By Reine DuBois and Alexandra Preston
The 21st-28th of May is Exercise Right Week, and here at The Health Lodge we are celebrating by sharing with you some of the many benefits of exercise, and some great ways to get started if you do not already participate in regular physical activity.
Physical activity, which can be anything from organised sports to a spontaneous surf to working in the garden, has been linked to a wide range of health benefits. While it is best to go at your own pace and seek healthcare advice, particularly if you have a chronic illness, it’s never too early or late to begin a more active lifestyle. These benefits include:
Regular physical activity can add several years to your life, regardless of when you begin. A study on several thousand men with an average age of 73 found that 30 minutes of physical activity, six days a week, was linked with a 40% reduction in all-cause mortality. This is comparable to the effect of quitting smoking. It did not matter whether the exercise was light, moderate or vigorous. Vigorously active men lived for an average of five more years compared to sedentary and moderately active participants – think of what you can do in an extra five years!

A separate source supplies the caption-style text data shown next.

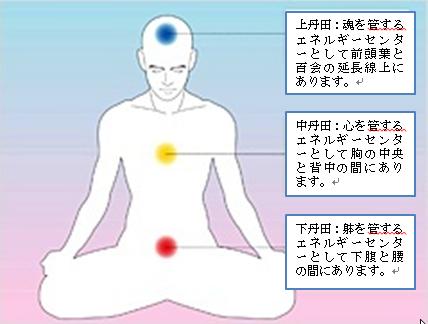 [1] それらは經(けい)と呼ばれ、体を通る縦のエネルギー経路である。絡は横を通るエネルギー経路である。 躰の内面には氣エネルギーで形成されている見えないモノがあります。その内面体の清潔と円滑な循環により健康が決められる。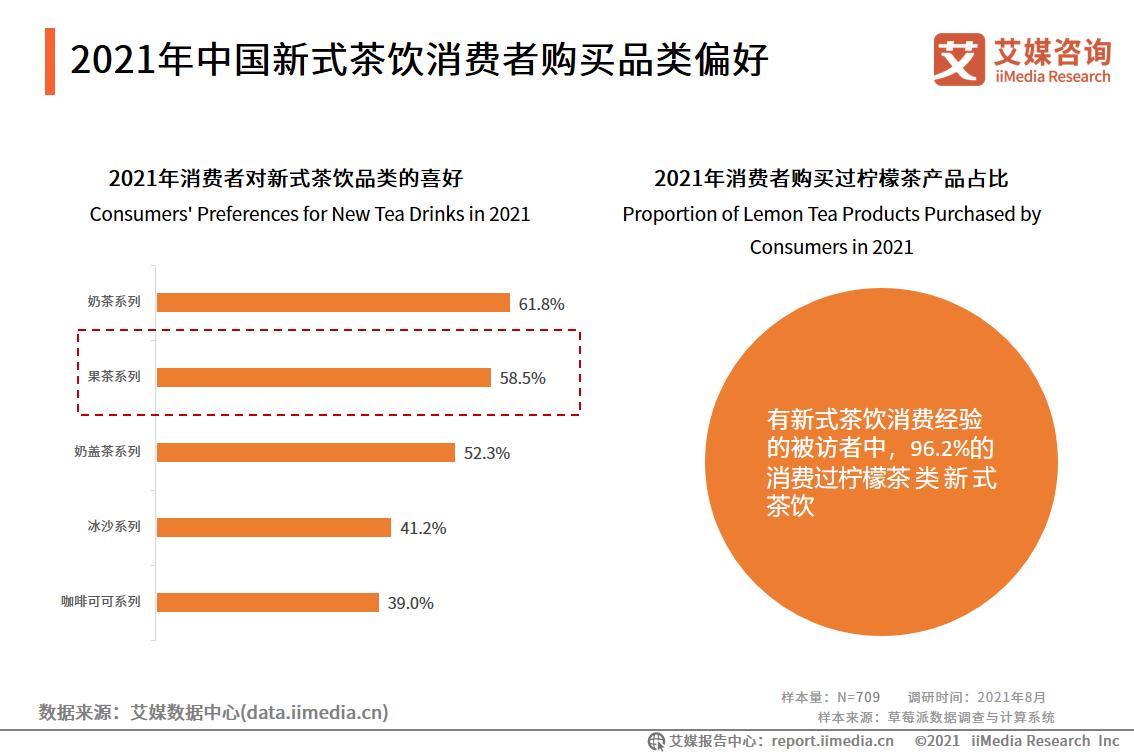 2021年中国新式茶饮消费者购买品类偏好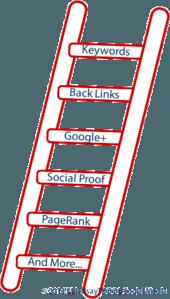 ladder-climb-serps-trool-social-media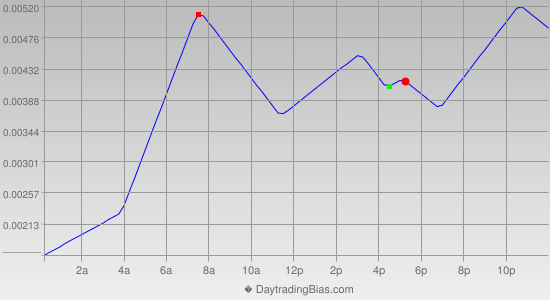 Intraday Cycle Projection (EURCAD) 2012-11-19
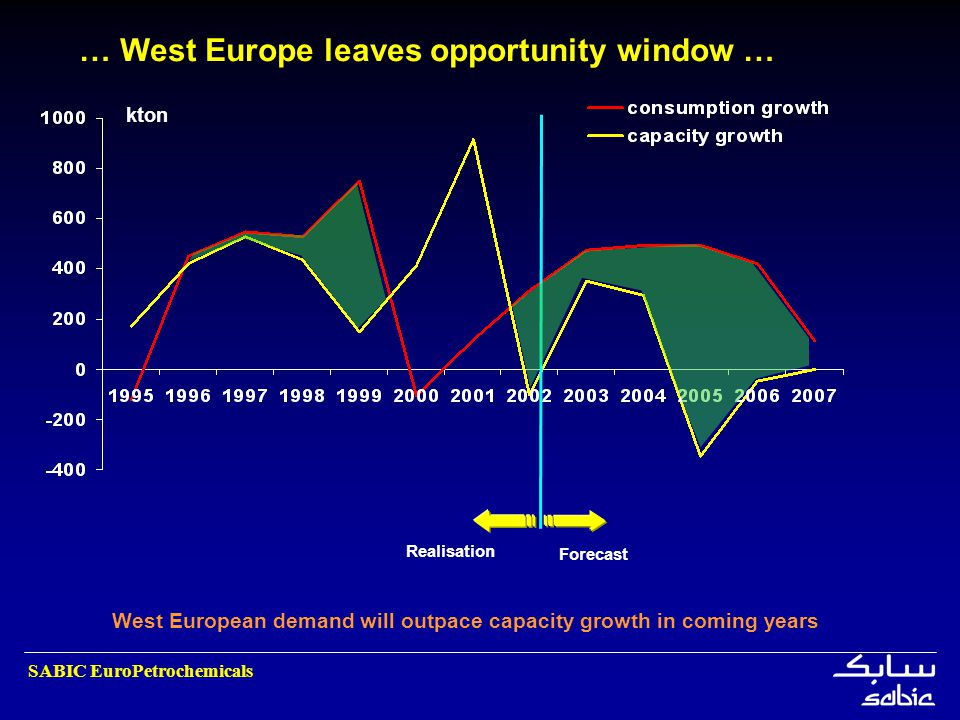 SABIC EuroPetrochemicals West European demand will outpace capacity growth in coming years … West Europe leaves opportunity window … Realisation Forec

One reason why exercise can improve both quality and length of life is its effect on cardiovascular health. Even simply going for a walk on most days of the week has been shown to lower the risk of cardiovascular diseases, by reducing causative factors such as high blood pressure, obesity and dysregulated cholesterol. For patients who already have cardiovascular problems, exercise can reduce symptoms such as angina attacks, improve heart function and increase walking distance.

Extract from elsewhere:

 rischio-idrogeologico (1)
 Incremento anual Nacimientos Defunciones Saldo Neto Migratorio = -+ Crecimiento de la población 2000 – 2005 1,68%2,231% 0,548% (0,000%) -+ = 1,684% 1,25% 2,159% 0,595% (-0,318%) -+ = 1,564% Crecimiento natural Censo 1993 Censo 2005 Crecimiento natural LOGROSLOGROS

Another major cause of disease and mortality in today’s world is diabetes and related metabolic dysfunction. In a pilot trial of patients with metabolic disease, aerobic interval training led to a drop in fasting blood sugar, compared to the control and moderate-activity groups where it somewhat rose. The interval training group also enjoyed a significant rise in insulin sensitivity, from 62% to 77%, and in the function of cells that produce insulin, from 77% to 97%. This was due in part to a decrease in excess weight and waist circumference, which are risk factors for insulin resistance.
How do I start?
With all of the advantages to exercise, you may be wondering why everyone isn’t already out and active! At The Health Lodge, we know that habits can take time to change, so we asked the question: what gets people motivated to get fit, and stay fit? A study in Sweden based research on motivation to exercise using Self-Determination Theory (SDT), a well-accepted framework of motivation based on the idea that our goals are either formed by “intrinsic” or “extrinsic” factors. If your reasons for doing something, such as physical activity, are intrinsic, you enjoy the activity itself, feel energised and fulfilled, and often lose track of time! Extrinsic motivation is about how you can use the activity to reach a desired outcome, such as pleasing others. In the case of paid work, it’s best to be both intrinsically and extrinsically motivated, as you are deserving of compensation.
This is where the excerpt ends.